The challenge is that this kind of investment tends to compound. As more companies compete for the same inputs — engineers, compute, data infrastructure — costs rise. What starts as a necessary investment can gradually become a structural expense.
In other words, even if AI strengthens Adobe’s product offering, it may also weigh on margins over time.

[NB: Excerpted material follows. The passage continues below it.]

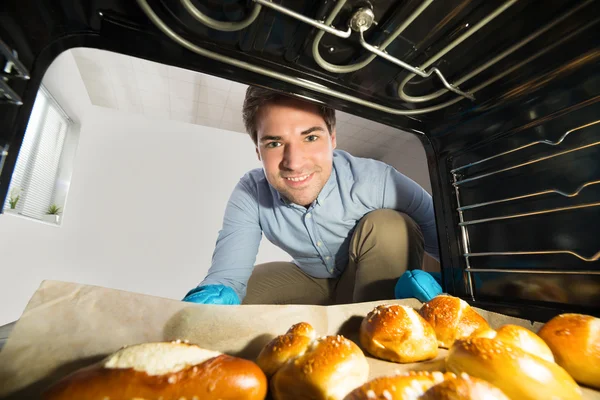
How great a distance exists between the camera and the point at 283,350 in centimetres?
47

That’s the trade-off.


Balance Sheet Constraints. Adobe’s financial position is solid, but not frictionless. The company carries $18.27 billion in total liabilities, with $11.39 billion coming due by the end of February 2027. Against that, it holds approximately $6.89 billion in cash.
This isn’t alarming — Adobe generates strong cash flow and remains highly profitable. But it does limit optionality. When you combine near-term obligations with rising AI-related spending, the likelihood of initiating shareholder payouts becomes lower.
Negative Sentiment. Even strong businesses can underperform when sentiment turns against their sector. Right now, that’s the case for much of tech.
Investors have been rotating toward “hard” asset-heavy — utilities, energy, infrastructure — while keeping relatively lighter exposure to software and other intangible-heavy businesses. Adobe, despite its profitability, is still caught in that shift.
That doesn’t change the fundamentals, but it does affect timing. A stock can remain undervalued longer than expected if the broader market simply isn’t interested.

Verdict
Buy now at $240.11. From there, the path is fairly straightforward:
The conservative approach is to target $290 within 15 months — a 20.5% return. That’s a reasonable base case if valuation simply normalizes.
A stronger recovery could push the stock to $350 within 26 months, delivering a 45.5% return.
And for long-term holders, a return to the 2021 peak of $669 over a 10-year horizon would imply a 178.5% profit.